Rehospitalization Rates for RSV Infection Following Discharge from Neonatal ICUs

The reported risk of RSVH for preterm infants without CLD (BPD) or CHD following discharge from neonatal ICUs (NICU) ranges from 1.8% to 11.1%, depending on gestational age [62, 63]. In the study by Joffe et al. [63], three factors independently increased the risk of rehospitalization for RSV among preterm infants who were discharged from the NICU: <32 wGA, a perinatal oxygen requirement of ≥28 days, and discharge from the NICU during the 3 months before the RSV season. In an earlier study by Carbonell-Estrany et al. [53], rehospitalization for a second RSV infection for a single infant in the same season was observed during both RSV seasons (11% [1999] and 8% [2000] of all admissions for RSV illness, respectively).
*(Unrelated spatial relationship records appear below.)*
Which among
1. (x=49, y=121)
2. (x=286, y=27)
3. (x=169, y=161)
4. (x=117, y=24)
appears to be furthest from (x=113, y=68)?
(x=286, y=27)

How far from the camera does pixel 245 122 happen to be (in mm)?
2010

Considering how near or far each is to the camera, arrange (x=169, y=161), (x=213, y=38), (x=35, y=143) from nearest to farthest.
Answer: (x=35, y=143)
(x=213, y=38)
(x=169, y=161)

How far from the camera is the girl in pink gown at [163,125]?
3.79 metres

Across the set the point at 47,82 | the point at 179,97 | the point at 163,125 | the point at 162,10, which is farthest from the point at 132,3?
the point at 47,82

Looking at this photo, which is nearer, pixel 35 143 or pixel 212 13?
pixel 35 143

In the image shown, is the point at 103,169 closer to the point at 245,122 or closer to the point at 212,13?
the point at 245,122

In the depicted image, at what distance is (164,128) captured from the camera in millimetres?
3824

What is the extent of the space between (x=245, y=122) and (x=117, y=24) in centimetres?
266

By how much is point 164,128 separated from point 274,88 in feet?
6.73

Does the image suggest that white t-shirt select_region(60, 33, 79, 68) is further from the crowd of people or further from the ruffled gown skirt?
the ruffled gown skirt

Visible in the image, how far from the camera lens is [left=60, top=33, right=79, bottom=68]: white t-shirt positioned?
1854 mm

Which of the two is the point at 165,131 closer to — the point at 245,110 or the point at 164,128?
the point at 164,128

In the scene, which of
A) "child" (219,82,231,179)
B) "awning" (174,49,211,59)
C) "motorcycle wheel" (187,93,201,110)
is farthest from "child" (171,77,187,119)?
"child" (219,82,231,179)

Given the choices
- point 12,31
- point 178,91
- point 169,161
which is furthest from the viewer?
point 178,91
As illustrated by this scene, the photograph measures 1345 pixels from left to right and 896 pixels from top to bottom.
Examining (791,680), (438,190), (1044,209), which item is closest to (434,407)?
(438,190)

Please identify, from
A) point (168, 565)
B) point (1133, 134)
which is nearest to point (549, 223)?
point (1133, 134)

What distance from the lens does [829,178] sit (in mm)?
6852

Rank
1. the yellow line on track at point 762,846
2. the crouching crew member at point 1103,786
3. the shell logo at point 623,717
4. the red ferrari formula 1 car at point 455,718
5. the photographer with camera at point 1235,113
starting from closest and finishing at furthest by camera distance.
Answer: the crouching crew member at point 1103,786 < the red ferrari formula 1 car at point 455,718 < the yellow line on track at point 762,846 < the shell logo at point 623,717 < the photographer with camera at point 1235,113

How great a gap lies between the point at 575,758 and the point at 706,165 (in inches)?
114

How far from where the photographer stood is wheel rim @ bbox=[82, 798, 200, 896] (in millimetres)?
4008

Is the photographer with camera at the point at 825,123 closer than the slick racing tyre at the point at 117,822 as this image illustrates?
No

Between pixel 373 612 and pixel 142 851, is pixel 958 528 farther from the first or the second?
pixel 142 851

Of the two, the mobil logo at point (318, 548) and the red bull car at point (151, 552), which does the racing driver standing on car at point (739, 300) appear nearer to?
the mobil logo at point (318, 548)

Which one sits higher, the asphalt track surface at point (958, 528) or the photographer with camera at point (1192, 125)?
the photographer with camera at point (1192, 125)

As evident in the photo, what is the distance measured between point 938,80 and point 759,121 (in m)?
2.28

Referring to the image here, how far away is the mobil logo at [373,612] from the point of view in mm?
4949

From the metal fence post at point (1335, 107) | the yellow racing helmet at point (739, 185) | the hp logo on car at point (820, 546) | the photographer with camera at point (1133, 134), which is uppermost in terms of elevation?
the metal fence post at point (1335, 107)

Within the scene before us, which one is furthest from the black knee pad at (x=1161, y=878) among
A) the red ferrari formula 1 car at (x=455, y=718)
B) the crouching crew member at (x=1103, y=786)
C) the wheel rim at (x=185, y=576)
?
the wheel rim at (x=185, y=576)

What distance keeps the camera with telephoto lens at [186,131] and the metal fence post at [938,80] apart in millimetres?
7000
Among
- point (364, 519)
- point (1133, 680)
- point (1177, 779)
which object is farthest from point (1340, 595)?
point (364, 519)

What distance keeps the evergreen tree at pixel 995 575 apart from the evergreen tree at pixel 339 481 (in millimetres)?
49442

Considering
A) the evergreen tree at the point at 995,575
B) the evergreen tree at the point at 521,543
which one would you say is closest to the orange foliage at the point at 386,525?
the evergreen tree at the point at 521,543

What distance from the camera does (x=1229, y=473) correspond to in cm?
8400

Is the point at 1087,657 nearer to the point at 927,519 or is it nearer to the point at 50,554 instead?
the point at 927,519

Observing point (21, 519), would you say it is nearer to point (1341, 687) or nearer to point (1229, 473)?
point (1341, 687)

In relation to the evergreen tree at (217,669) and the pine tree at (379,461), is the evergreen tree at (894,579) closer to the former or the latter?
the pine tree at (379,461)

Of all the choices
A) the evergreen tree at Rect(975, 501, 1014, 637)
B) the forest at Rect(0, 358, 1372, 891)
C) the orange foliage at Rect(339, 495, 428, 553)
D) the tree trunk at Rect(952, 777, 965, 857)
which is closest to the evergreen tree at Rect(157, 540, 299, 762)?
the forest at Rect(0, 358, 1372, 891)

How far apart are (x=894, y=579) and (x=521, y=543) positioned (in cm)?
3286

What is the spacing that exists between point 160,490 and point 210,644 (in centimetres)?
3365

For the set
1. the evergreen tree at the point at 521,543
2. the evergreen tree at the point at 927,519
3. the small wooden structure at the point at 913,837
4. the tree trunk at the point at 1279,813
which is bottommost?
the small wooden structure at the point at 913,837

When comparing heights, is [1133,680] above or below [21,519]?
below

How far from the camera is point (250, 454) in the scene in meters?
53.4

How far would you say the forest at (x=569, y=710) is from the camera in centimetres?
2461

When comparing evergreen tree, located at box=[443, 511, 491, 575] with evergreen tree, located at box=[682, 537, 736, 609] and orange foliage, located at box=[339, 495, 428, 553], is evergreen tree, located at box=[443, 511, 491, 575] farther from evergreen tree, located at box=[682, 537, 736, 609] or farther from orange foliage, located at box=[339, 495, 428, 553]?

Morbidity and Mortality Associated with Severe RSV Infection

Morbidity

Results from a number of studies show that preterm infants are at an increased risk for morbidity and increased rates of health care resource utilization, including longer duration of illness and longer hospital stays, compared with full-term infants [5, 8, 14, 16, 29, 46, 50, 57, 6472]. Data also show that nosocomial RSV infection in high-risk infants, including preterm infants, often follows a severe course of disease [73].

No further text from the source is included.